Нужный дом нашёлся быстро, и, поднимаясь по загаженной лестнице, Елена подумала, что скоро явочную квартиру придётся менять: империя всерьёз взялась за ремонт зданий, переселяя жильцов на окраины в небольшие типовые домики. Люди, нажившиеся в коммунальных квартирах, охотно переезжали, предпочитая пусть пустой, но свой собственный дом. Многим даже нравилось, что у них теперь будет крохотный дворик, а то, что до центра придётся ехать, никого не беспокоило. Во-первых, имперцы размещали людей поблизости от работы, а, во-вторых, окраины обещали соединить с центром сетью трамвайных линий.
Все эти новинки бесили Елену неимоверно, наглядно демонстрируя отличия уровня жизни Ринии и империи. Она ненавидела новую власть за фонари на улицах, выставившие напоказ обшарпанные стены, за начатое благоустройство, за то, что из скромного двухэтажного особнячка выселили учреждение пропаганды и вернули дом потомкам бывшей хозяйки. А те первым делом отмыли от извести статую каменного льва и вернули его на первоначальное место у крыльца.
Этот особнячок располагался напротив окон комнаты, где жила Елена, бессильно наблюдавшая за переменами. Вот рабочие — ринийцы, между прочим! — очищают слой многолетней краски с дубовых резных дверей, вот выносят сгнившие рамы, снимая стёкла и оригинальные задвижки, вот сбивают штукатурку со стен, обнажая ровные ряды кирпичей. Теперь особняк вернётся к своему первоначальному цвету, а патриотичный бело-зелёный останется в прошлом. А на крыше аккуратно очищали барельеф с профилем супруги первого хозяина: тогда было модно над входом устанавливать аттики* с портретами жён или дочерей. В старой части Никеи таких излишеств сохранилось немало, а вот в центре постарались от них избавиться, замазав или вообще разобрав.

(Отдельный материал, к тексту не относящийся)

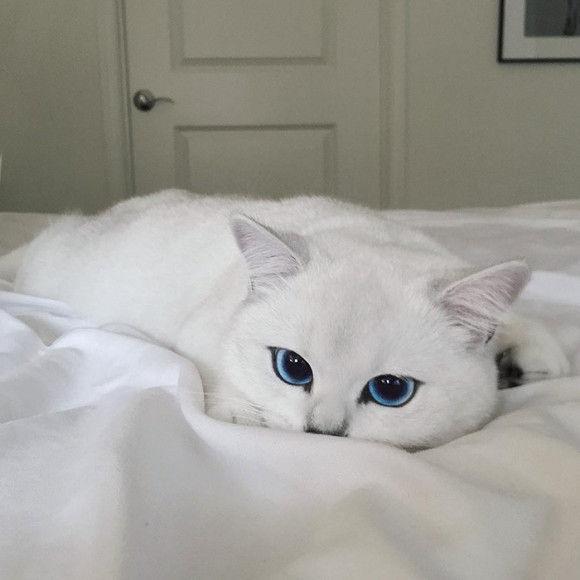 ブルーウォーターのような瞳のネコ4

А наискосок ремонтировали большой особняк, где раньше помещался секретариат партии Свободы, сейчас там уже не было столов, пусто в актовом зале, на тротуаре среди мусора мок под дождём бюст Вождя и Учителя, и прохожие равнодушно проходили мимо. Елена собиралась выйти, накричать на равнодушных людей, забывших из-за подачек империи всё, чему их учила партия, и забрать бюст домой. Девушка уже одевалась, когда в двери постучал подросток из ячейки юных свободовцев и передал приказ Рани. Пришлось оставить пока порывы души ради выполнения высоких целей. И вот теперь она стоит перед дверью с облупившейся краской и выстукивает условное сочетание:
«Тук. Тук-тук. Тук. Тук-тук-тук».
В щель приоткрывшейся правой створки — левая была заколочена, и торчали шляпки гвоздей — высунулась помятая рожа мужика.
— Чего надо?
— Я от Рани, за посылкой.
— Заходи, — в нос ударил стойкий запах перегара.
— Мне посылку…
— Кому сказал, заходи? — мужчина втянул девушку, пискнувшую от неожиданности.
Узкий захламлённый коридор привёл в маленькую комнату, где на кровати полулежала девица в одних чулках с подвязками. Всё остальное едва прикрывалось куском простыни, но из под неё видно было и отвисшие груди, и дряблый живот, и слипшиеся волоски на лобке. Выглядела девица пошло и доступно, и Елена поморщилась, всем своим видом выражая презрение.
— Вот… — на столе лежал свёрток, перетянутый бечевкой. Конец с одной стороны немного растрепался и печально свисал, пачкаясь в луже чего-то коричневого на столе.
Елене показалось, что свёрток перетянут слишком небрежно, будто кто-то уже распечатывал и просматривал содержимое.
— Всё? Пошла отсюда, — мужик смотрел на девушку исподлобья, и от его взгляда хотелось сбежать.
— Спасибо, провожать не нужно, я найду дорогу, — проговорила Елена, направляясь к выходу.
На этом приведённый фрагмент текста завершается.